McCauley watched the two women confer, Andy’s soft freckled beauty facing Lois’s profile. The sweet awning of the caterer’s upper lip did not quite cover the uncorrected teeth. Her husband was still in the kitchen, looking out the window. There were probably rabbits in the backyard; there might also be coyotes. Rabbits with their rapid hearts, 335 beats a minute in some breeds, can go into shock when a coyote comes close: convenient for the predator. But McCauley saw as he too neared the window that there were no rabbits just now. The mathematician was staring at something else, maybe the birches, white as the snow.…The man’s pulse was seventy to eighty if his heartbeats were normal. McCauley estimated them to be on the slow side.

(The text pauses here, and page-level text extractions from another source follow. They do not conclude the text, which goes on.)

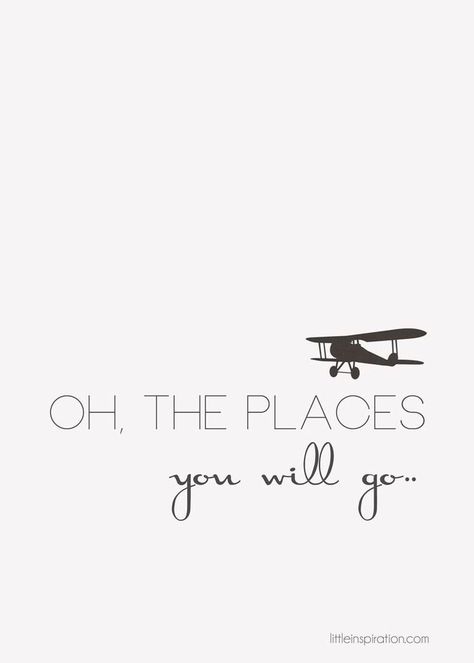 OH, THE PLACES
you will go..

littleinspiration.com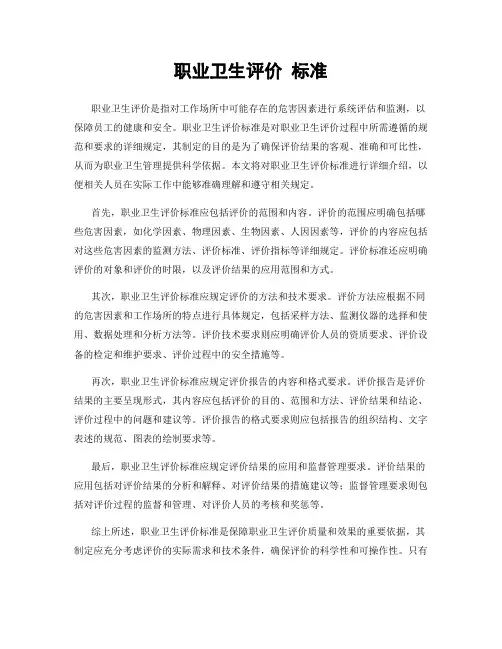 职业卫生评价 标准

职业卫生评价是指对工作场所中可能存在的危害因素进行系统评估和监测，以保障员工的健康和安全。职业卫生评价标准是对职业卫生评价过程中所需遵循的规范和要求的详细规定，其制定的目的是为了确保评价结果的客观、准确和可比性，从而为职业卫生管理提供科学依据。本文将对职业卫生评价标准进行详细介绍，以便相关人员在实际工作中能够准确理解和遵守相关规定。

首先，职业卫生评价标准应包括评价的范围和内容。评价的范围应明确包括哪些危害因素，如化学因素、物理因素、生物因素、人因因素等，评价的内容应包括对这些危害因素的监测方法、评价标准、评价指标等详细规定。评价标准还应明确评价的对象和评价的时限，以及评价结果的应用范围和方式。

其次，职业卫生评价标准应规定评价的方法和技术要求。评价方法应根据不同的危害因素和工作场所的特点进行具体规定，包括采样方法、监测仪器的选择和使用、数据处理和分析方法等。评价技术要求则应明确评价人员的资质要求、评价设备的检定和维护要求、评价过程中的安全措施等。

再次，职业卫生评价标准应规定评价报告的内容和格式要求。评价报告是评价结果的主要呈现形式，其内容应包括评价的目的、范围和方法、评价结果和结论、评价过程中的问题和建议等。评价报告的格式要求则应包括报告的组织结构、文字表述的规范、图表的绘制要求等。

最后，职业卫生评价标准应规定评价结果的应用和监督管理要求。评价结果的应用包括对评价结果的分析和解释、对评价结果的措施建议等；监督管理要求则包括对评价过程的监督和管理、对评价人员的考核和奖惩等。

综上所述，职业卫生评价标准是保障职业卫生评价质量和效果的重要依据，其制定应充分考虑评价的实际需求和技术条件，确保评价的科学性和可操作性。只有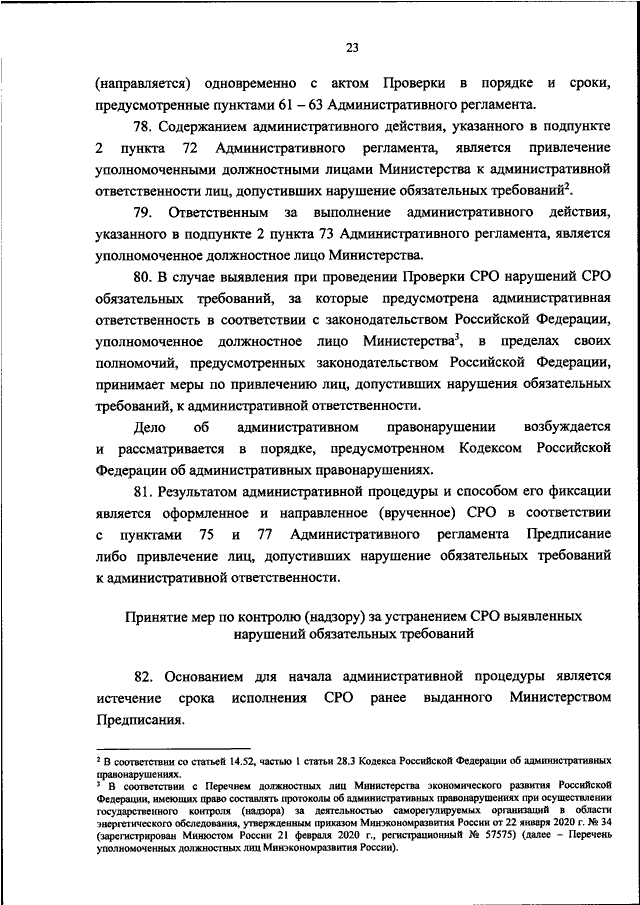 23

(направляется) одновременно с актом Проверки в порядке и сроки, предусмотренные пунктами 61 – 63 Административного регламента.

78. Содержанием административного действия, указанного в подпункте 2 пункта 72 Административного регламента, является привлечение уполномоченными должностными лицами Министерства к административной ответственности лиц, допустивших нарушение обязательных требований$^2$.

79. Ответственным за выполнение административного действия, указанного в подпункте 2 пункта 73 Административного регламента, является уполномоченное должностное лицо Министерства.

80. В случае выявления при проведении Проверки СРО нарушений СРО обязательных требований, за которые предусмотрена административная ответственность в соответствии с законодательством Российской Федерации, уполномоченное должностное лицо Министерства$^3$, в пределах своих полномочий, предусмотренных законодательством Российской Федерации, принимает меры по привлечению лиц, допустивших нарушения обязательных требований, к административной ответственности.

Дело об административном правонарушении возбуждается и рассматривается в порядке, предусмотренном Кодексом Российской Федерации об административных правонарушениях.

81. Результатом административной процедуры и способом его фиксации является оформленное и направленное (врученное) СРО в соответствии с пунктами 75 и 77 Административного регламента Предписание либо привлечение лиц, допустивших нарушение обязательных требований к административной ответственности.

Принятие мер по контролю (надзору) за устранением СРО выявленных нарушений обязательных требований

82. Основанием для начала административной процедуры является истечение срока исполнения СРО ранее выданного Министерством Предписания.

$^2$ В соответствии со статьей 14.52, частью 1 статьи 28.3 Кодекса Российской Федерации об административных правонарушениях.
$^3$ В соответствии с Перечнем должностных лиц Министерства экономического развития Российской Федерации, имеющих право составлять протоколы об административных правонарушениях при осуществлении государственного контроля (надзора) за деятельностью саморегулируемых организаций в области энергетического обследования, утвержденным приказом Минэкономразвития России от 22 января 2020 г. № 34 (зарегистрирован Минюстом России 21 февраля 2020 г., регистрационный № 57575) (далее – Перечень уполномоченных должностных лиц Минэкономразвития России).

He positioned himself in the dining room so he could see both husband in the kitchen and wife in the living room. He already knew that the caterer was competent and reliable, and she probably was master of the renunciation you often saw in people who cooked for a living: she knew she must taste only enough of her creation to test its merit and not enough to satisfy her appetite. But she had that streak of inventiveness Andy had reported…He shook his big head. Other people! Other people’s marriages! He himself could be considered imperfect as a husband: he never noticed clothes, he’d be damned if he’d make the bed. As for Andy: she buried herself in idle novels, talked forever on the telephone, played tricks on people. All is lost. Fly—once she had telegraphed this message to her cousin, an importer of wines; and the fellow did leave town for a while…She forgot to buy toilet paper and pick up his shirts and complain to the electric company about the bill. But he loved her tolerant nature and ready arms and generous bosom and the light laugh when he reached his peak — he was still capable of it, even if the postcoital heartbeats had become more irregular and the breathlessness more prolonged. Then she’d laugh again, again lightly, while his slow detumescence brought her to her own pleasure. All couples have their peculiarities. Suddenly he wanted to get rid of the skinny pair who had invaded their house to do their work so capably, like dancers who knew each other’s moves.

“Darling,” he said to Andy and Lois. “I think you’ve obsessed enough about the pianist; just make sure the minions keep his glass filled.” And then, gliding into the kitchen, his belly shaking just a little, he said to the mathematician, still staring out the window, “You must be sure to come back in the spring and see the three hundred tulips I planted last October, like the October before, and the October before that. Many of the old ones keep coming up. Nature has its way with us.”

Daniel had not been looking at anything in the yard. Instead he’d been recalling an episode he’d witnessed earlier. It was brief, and soundless, and reversed — he’d seen it through the black mirror of the window, superimposed on the backyard geometry. He had been standing here then as he was now. All the stuff had been brought in. His dogsbody role had been played and he was at liberty. Lois was rearranging a tray of carved carrots and little pots of condiments. The Bells had been standing in the dining room behind Daniel. That is, in reality they stood behind him, but reality be damned; they were stationed right before his eyes in the very middle of the backyard. McCauley’s left arm slid across Andrea’s shoulders. Her right hand busied itself unseen, no doubt thrusting itself into his back pocket, curving her fingers around his pouf of a buttock. They didn’t look at each other, but she moved her head a couple of millimeters so her hair would tickle his nostrils, and he bent his head to ensure that result. That was all, decorous foreplay reflected in a window, yet he’d felt as if one of Lois’s wooden spoons was stirring his entrails. He roiled first with jealousy and then with painful relief: for why envy the fat cardiologist his unkempt wife when he had as his own companion a gentle-voiced person who had painted all the rooms of their house gray and had grayed the rest of his life too, just the way he’d wanted it, perfect for contemplation. She’d even developed an interest in Scriabin. But such consideration must be commutative, or should be — what had been placed on her side of the equation?